Lydia Yudifovna Berdyaev ( 20 August 1871, Kharkov, Russian Empire - September 1945, Clamart, France) was a Russian poet, member of Russian Greek Catholic Church and a philanthropist and intellectual leader among the Russian diaspora in France.

==Biography==
She was born in Kharkov, into an Orthodox family. Her father served as a Civil law notary at the Kharkov District Court.

Her first marriage was with Baron Victor Ivanovich Rapp, an official of Kharkov Chamber of Control and coowner of the publishing house "V.I. Rapp and V. Potapov."

She was member of the Kharkov Union of the Russian Social Democratic Labour Party, for which she was arrested on 6 January 1900 and jailed for a month. After her release, she went to Paris to study at the School of Social Sciences. She divorced her first husband.

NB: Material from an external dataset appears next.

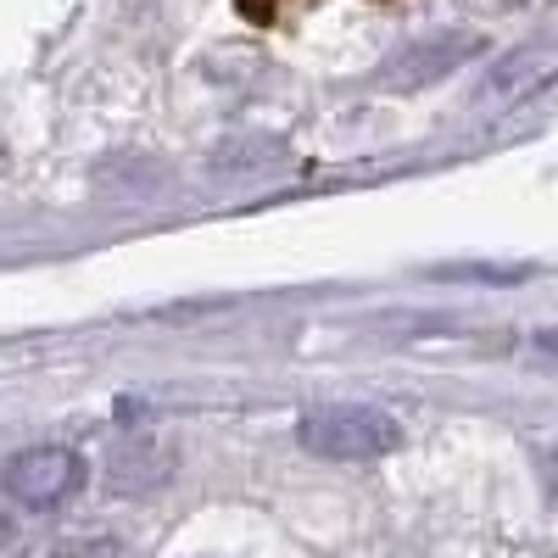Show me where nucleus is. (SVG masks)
I'll return each mask as SVG.
<instances>
[{"label": "nucleus", "mask_w": 558, "mask_h": 558, "mask_svg": "<svg viewBox=\"0 0 558 558\" xmlns=\"http://www.w3.org/2000/svg\"><path fill=\"white\" fill-rule=\"evenodd\" d=\"M235 7H241L246 23H268L274 17V0H235Z\"/></svg>", "instance_id": "7"}, {"label": "nucleus", "mask_w": 558, "mask_h": 558, "mask_svg": "<svg viewBox=\"0 0 558 558\" xmlns=\"http://www.w3.org/2000/svg\"><path fill=\"white\" fill-rule=\"evenodd\" d=\"M51 558H129L118 542H68V547H57Z\"/></svg>", "instance_id": "5"}, {"label": "nucleus", "mask_w": 558, "mask_h": 558, "mask_svg": "<svg viewBox=\"0 0 558 558\" xmlns=\"http://www.w3.org/2000/svg\"><path fill=\"white\" fill-rule=\"evenodd\" d=\"M553 73H558V51H536V45H531V51H514V57H508V62L486 78L481 96H486V101H520L531 84H547Z\"/></svg>", "instance_id": "3"}, {"label": "nucleus", "mask_w": 558, "mask_h": 558, "mask_svg": "<svg viewBox=\"0 0 558 558\" xmlns=\"http://www.w3.org/2000/svg\"><path fill=\"white\" fill-rule=\"evenodd\" d=\"M547 492H553V502H558V447L547 452Z\"/></svg>", "instance_id": "8"}, {"label": "nucleus", "mask_w": 558, "mask_h": 558, "mask_svg": "<svg viewBox=\"0 0 558 558\" xmlns=\"http://www.w3.org/2000/svg\"><path fill=\"white\" fill-rule=\"evenodd\" d=\"M84 486V458L68 447H28L7 463V492L12 502L34 508V514H51L73 492Z\"/></svg>", "instance_id": "2"}, {"label": "nucleus", "mask_w": 558, "mask_h": 558, "mask_svg": "<svg viewBox=\"0 0 558 558\" xmlns=\"http://www.w3.org/2000/svg\"><path fill=\"white\" fill-rule=\"evenodd\" d=\"M302 447L313 458H330V463H368V458H386L402 447V425L380 408H357V402H324L307 408L302 425H296Z\"/></svg>", "instance_id": "1"}, {"label": "nucleus", "mask_w": 558, "mask_h": 558, "mask_svg": "<svg viewBox=\"0 0 558 558\" xmlns=\"http://www.w3.org/2000/svg\"><path fill=\"white\" fill-rule=\"evenodd\" d=\"M475 51H481V39H475V34L436 39V45H425V51H408V57L397 62V84H425V78H436L441 68H452L458 57H475Z\"/></svg>", "instance_id": "4"}, {"label": "nucleus", "mask_w": 558, "mask_h": 558, "mask_svg": "<svg viewBox=\"0 0 558 558\" xmlns=\"http://www.w3.org/2000/svg\"><path fill=\"white\" fill-rule=\"evenodd\" d=\"M531 357L558 368V330H536V336H531Z\"/></svg>", "instance_id": "6"}, {"label": "nucleus", "mask_w": 558, "mask_h": 558, "mask_svg": "<svg viewBox=\"0 0 558 558\" xmlns=\"http://www.w3.org/2000/svg\"><path fill=\"white\" fill-rule=\"evenodd\" d=\"M514 7H525V0H514Z\"/></svg>", "instance_id": "9"}]
</instances>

On 19 February 1904 she met her future second. husband, the philosopher Nikolai Berdyaev, in Kiev. In 1918, when he was seriously ill with pneumonia, she was reading a book about Saint Teresa of Avila, which is how she developed an interest in Catholic mysticism. Berdyaev introduced her to the priest Vladimir Abrikosov and on 7 June 1918 she was received into Catholicism of the Byzantine Rite. In 1922, Berdyaev was in exile, living first in the Weimar Republic and then in France. Berdyaev became an assistant of her husband, editing his articles and books, preparing them for publication. In addition, she was an active parishioner of Fr Alexander Evreinov's Russian Catholic chapel of the Holy Trinity, located near the Porte d'Italie in Paris, where she took the lead in many charitable and pastoral projects. She died at Clamart in 1945 from throat cancer.